DESCRIPTION OF THE TASK:
Copy each line of the listing below exactly and drop the images.

MATERIAL SHOWN:
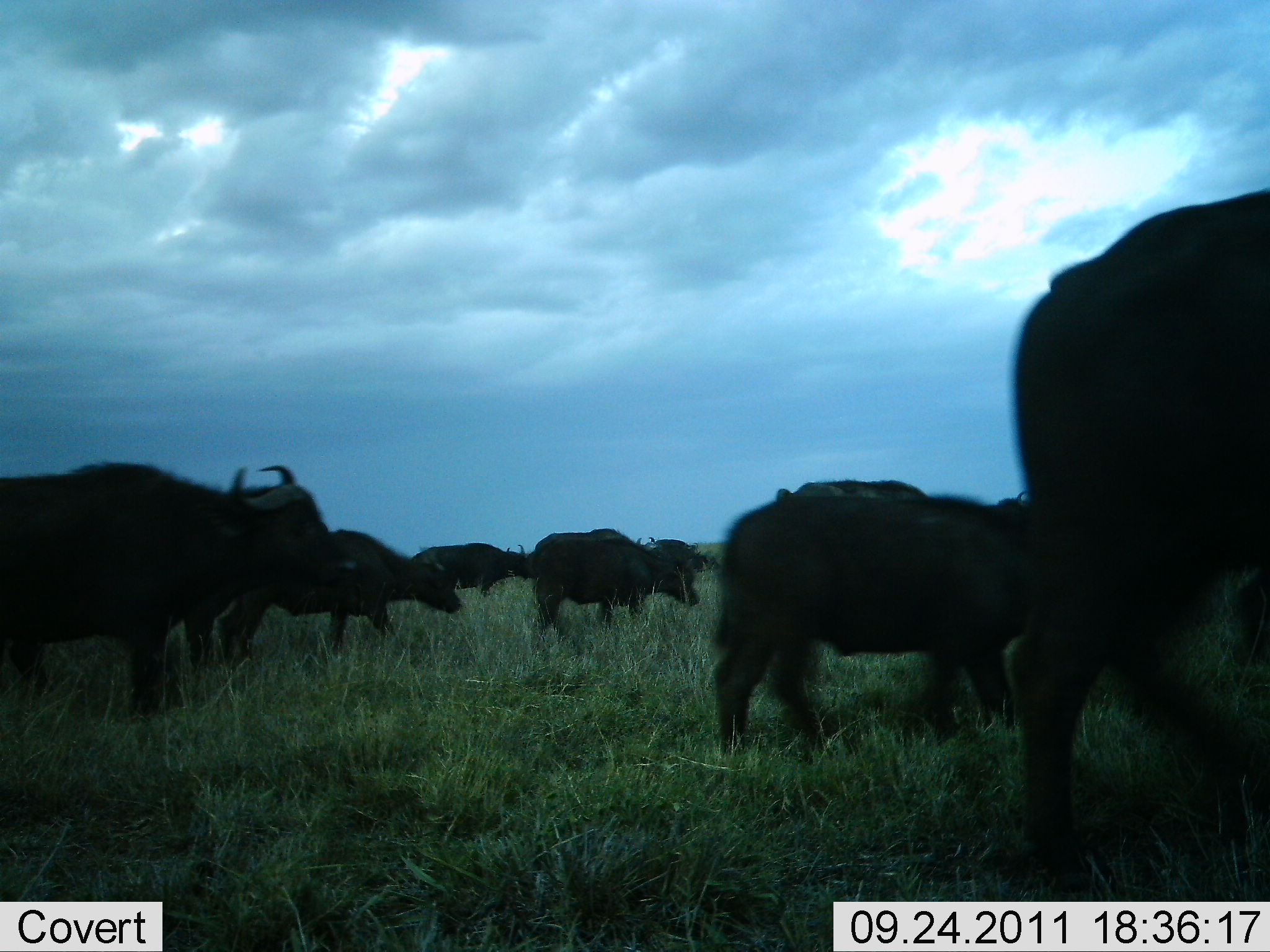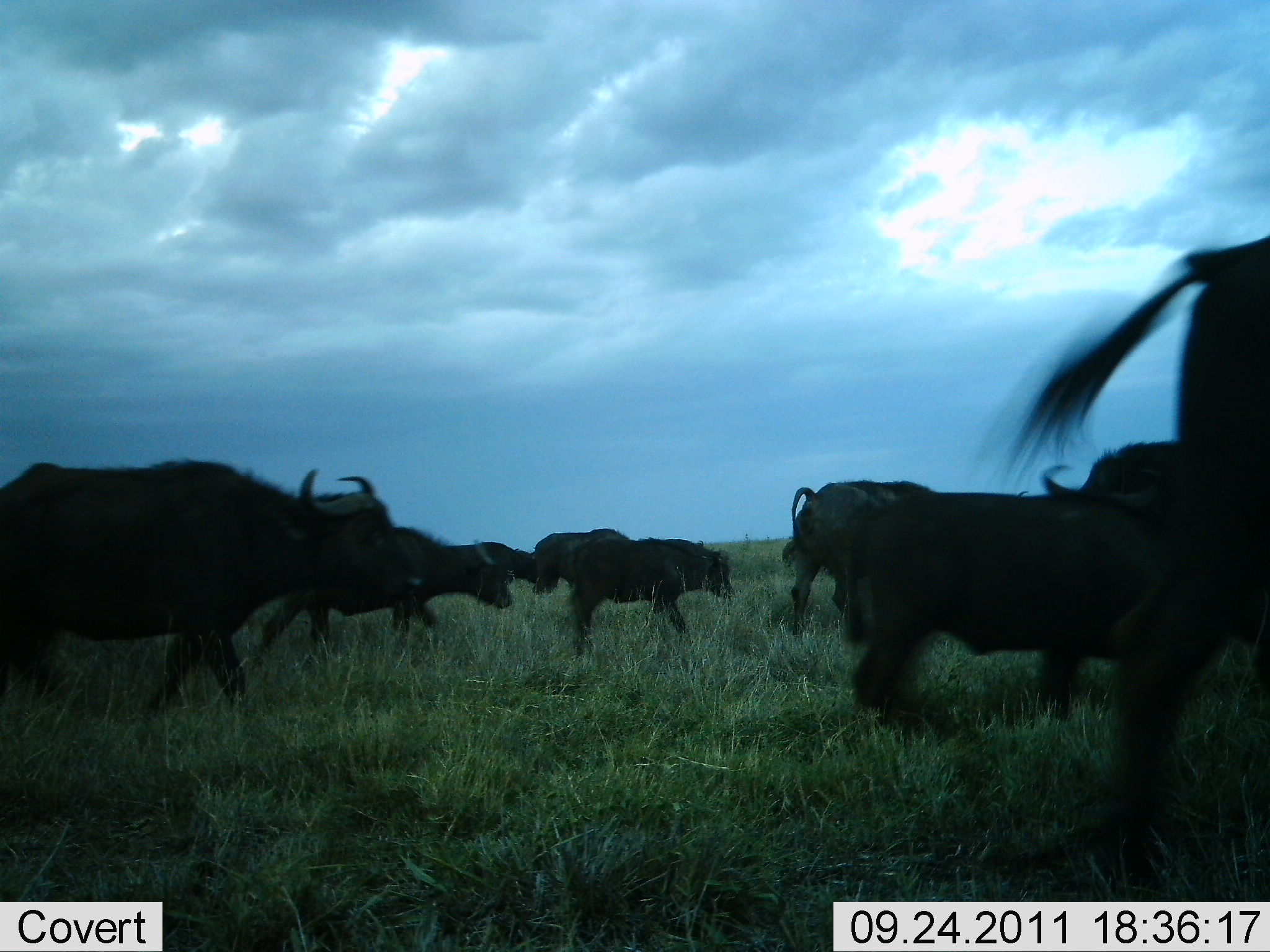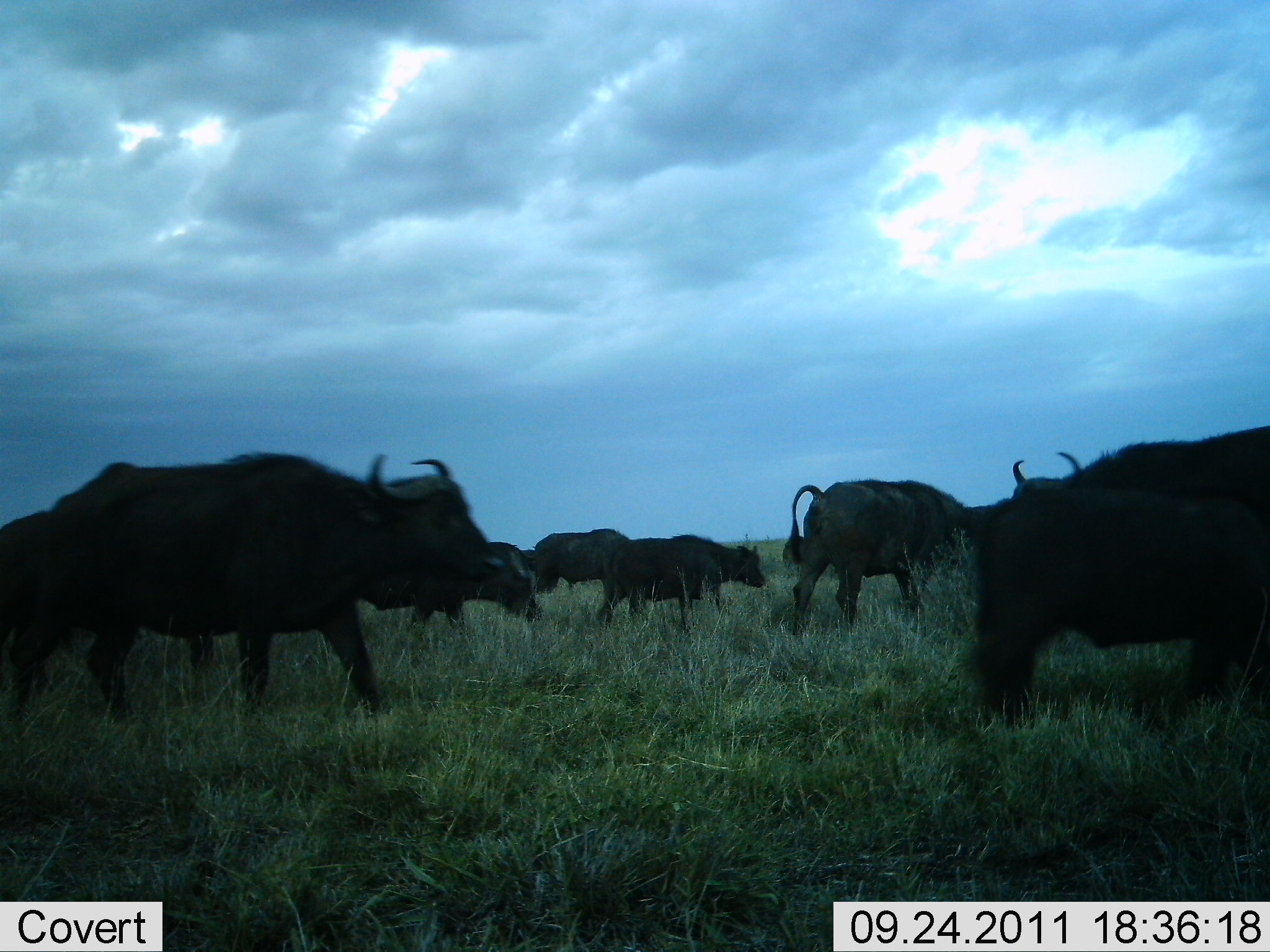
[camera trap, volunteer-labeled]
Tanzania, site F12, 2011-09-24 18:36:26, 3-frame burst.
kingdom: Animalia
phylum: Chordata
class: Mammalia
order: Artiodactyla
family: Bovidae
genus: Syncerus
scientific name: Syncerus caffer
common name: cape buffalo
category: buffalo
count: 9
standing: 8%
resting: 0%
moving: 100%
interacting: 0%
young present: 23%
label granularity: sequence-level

COMPLETED EXERCISE:
[camera trap, volunteer-labeled]
Tanzania, site F12, 2011-09-24 18:36:26, 3-frame burst.
kingdom: Animalia
phylum: Chordata
class: Mammalia
order: Artiodactyla
family: Bovidae
genus: Syncerus
scientific name: Syncerus caffer
common name: cape buffalo
category: buffalo
count: 9
standing: 8%
resting: 0%
moving: 100%
interacting: 0%
young present: 23%
label granularity: sequence-level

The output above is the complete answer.